4. Burn wound creation and advanced wound dressing

NOTE: Burns will be created by placing the brass block in contact with the skin on the dedicated spot (randomization) for 30 s (invariable). The temperature will determine the burn depth.

  1. On the day of the burn procedure, place cylindric brass blocks in stainless steel containers filled with aluminum beads (see Table of Materials). Place the containers on a temperature-controlled hot plate. Set one hot plate to 65 °C (for the partial thickness burns), and the second to 93 °C (for the full-thickness burn, Figure 2).
    NOTE: The container can be kept dry to avoid scalding burns (2-3 h needed to reach the temperature equilibrium) or half-filled with water (30 min to reach the temperature equilibrium). If water is used, the brass blocks need to be thoroughly dried before step 4.5 in order to avoid subsequent burns due to scalding.
  2. Insert a thermometer into the brass cylinder via its central opening to monitor its core temperature, and confirm the surface temperature with a temperature gun. If needed, increase the hot plate's temperature to 65 °C or 93° C in the cylinder despite minor heat dissipation.
    NOTE: Aluminum foil can be used to cover the container and further minimize heat dissipation, reaching the desired temperature faster.
  3. In parallel, place the animal in the prone position for the burning procedure, similar to the tattoo procedure (step 3.1).
  4. Once the animal is ready in the prone position, prepare the skin in three steps (povidone-iodine 7.5%, saline solution 0.9%, drying).
  5. Grasp the brass block with heat-resistant gloves and place it on the dedicated tattoo spot, depending on the randomization. Start the timer as soon as the brass block touches the skin. Be careful not to apply more pressure to the skin than the brass block's own weight.
  6. After 30 s, remove the brass block from the skin and put it back in its dedicated heating container. Monitor the temperature until it reaches the target, and repeat the procedure for all the wounds.
  7. Perform an advanced multi-layer dressing to ensure dressing stability after the animal has recovered.
    1. Place a petroleum-impregnated gauze on each burn location, including controls, and cover it with a dry non-woven gauze and a large transparent adhesive dressing.
    2. Spray a tincture of benzoin solution on the surrounding skin for better adherence of the transparent dressings to the skin.
    3. Wrap the animal in self-adherent adhesive wrap dressing while paying attention not to overtighten it (restriction of pulmonary volumes).
    4. Complete the dressing by adding a final layer of tubular stockinette (size adapted to the animal) (see Table of Materials).
    5. Ensure correct analgesia by placing a transdermal opioid (fentanyl) patch on the neck of the animal after injecting a single dose of buprenorphine (0.05-0.1 mg/kg, IM) and a single dose of carprofen (2-4 mg/kg, IM).
    6. Following each sedation or anesthesia, monitor animals closely up to 2 h after recovery. Use a warm pad if needed, and provide food freely after a full standing position is reached.
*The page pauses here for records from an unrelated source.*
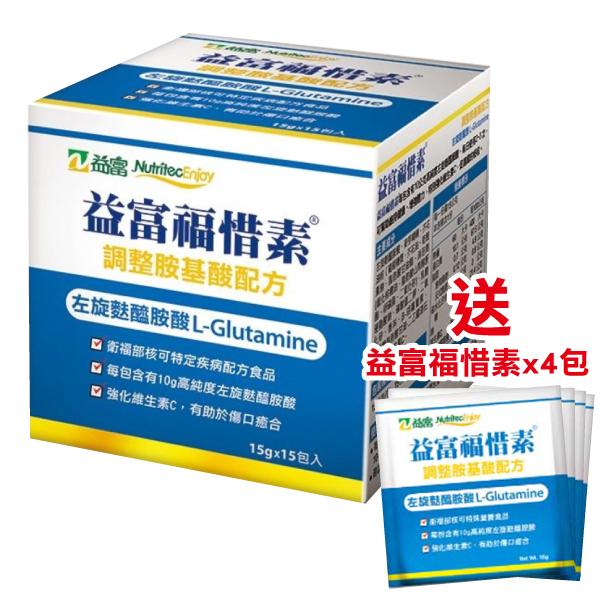 益富 福惜素 調整胺基酸配方 15包/盒 加贈4包 專品藥局【2011095】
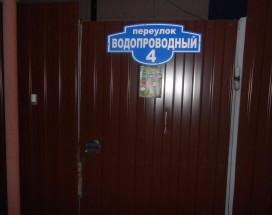 Skazka in Tolmachevo | Сказка в Толмачево | Обь | Новосибирск Экспоцентр | парковка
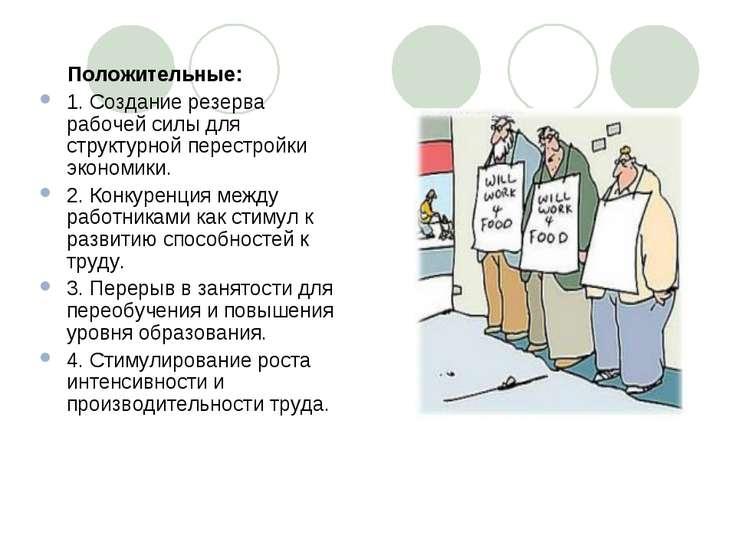 Положительные: 1. Создание резерва рабочей силы для структурной перестройки э...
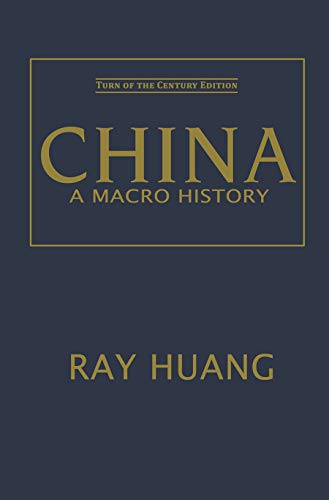 9781563247309: China: A Macro History (East Gate Books)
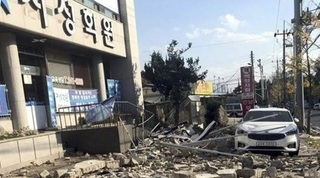 171117 southkorea-earthquake.jpg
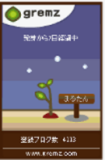 20071223-7th(s).png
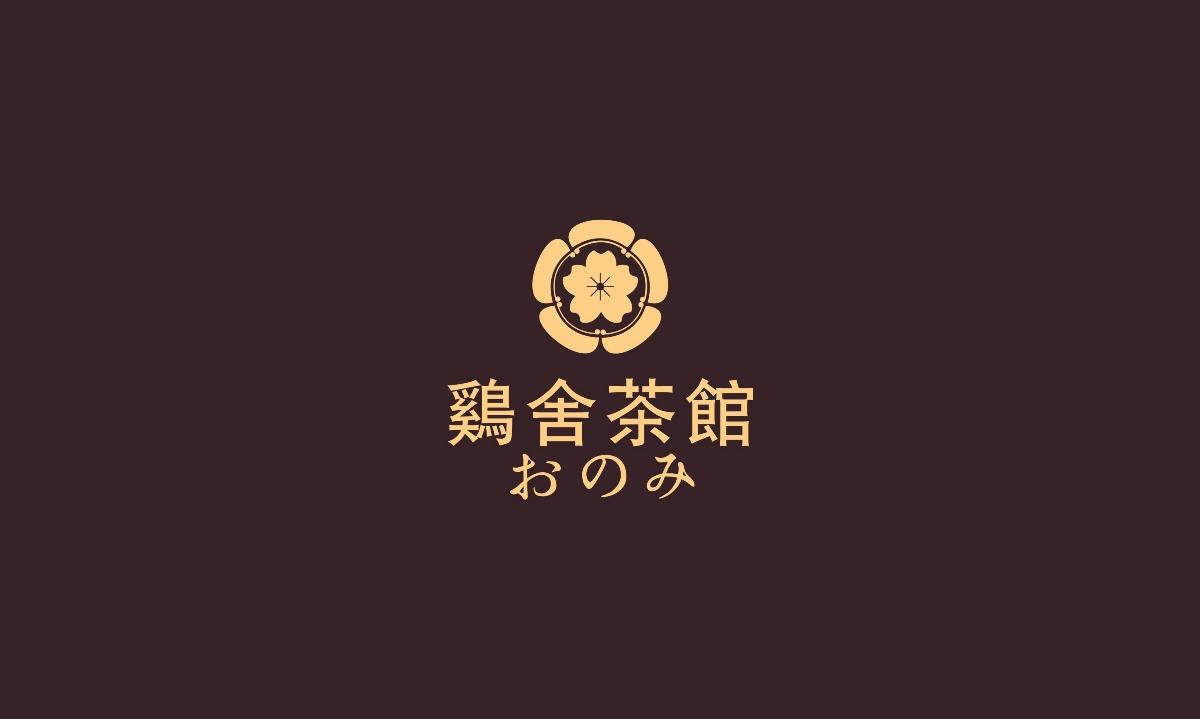 logo小结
5. Full-thickness burn escharotomy

NOTE: Between 1 and 3 days postoperatively, the animals will receive full-thickness surgical excision of the eschar following the third-degree burns.

  1. After similar preparation of the animal, including three-step skin preparation, perform sterile draping of the back of the animal.
  2. Perform 4 mm punch biopsies (see Table of Materials) on the wound to confirm the type of injury.
  3. Perform the escharotomy43,44 by a circular incision of the eschar with a sterile scalpel blade (n°15) until reaching the deep dermis.
  4. Grasp one side of the eschar firmly with a pair of sterile Adson tissue forceps (with 2/1 teeth) (see Table of Materials) and hitch it upwards to reveal the deep limit of the eschar.
  5. Continue the escharotomy using the scalpel blade while staying in the same plane within the deep dermis/underlying fascia. A bleeding dermis is considered a sign of tissue viability.
    1. If an arteriole is cut during the process, perform a minimal cauterization using bipolar coagulation forceps (see Table of Materials). CAUTION: Extensive cauterization of the created wound bed can result in delayed healing and should be strictly avoided.
  6. Put a first set of dry gauze on the wound bed to enhance local hemostasis.
  7. Dress the wounds similarly as previously (step 4.7), with the addition of several dry gauze to fill the cavity. Apply the same layers as previously mentioned: Tincture benzoin spray, adhesive transparent dressing, self-adhesive wrap, tubular stockinette.
  8. Provide analgesia by changing the opioïd transdermal patch and injecting Caprofen (2-4 mg/kg, IM).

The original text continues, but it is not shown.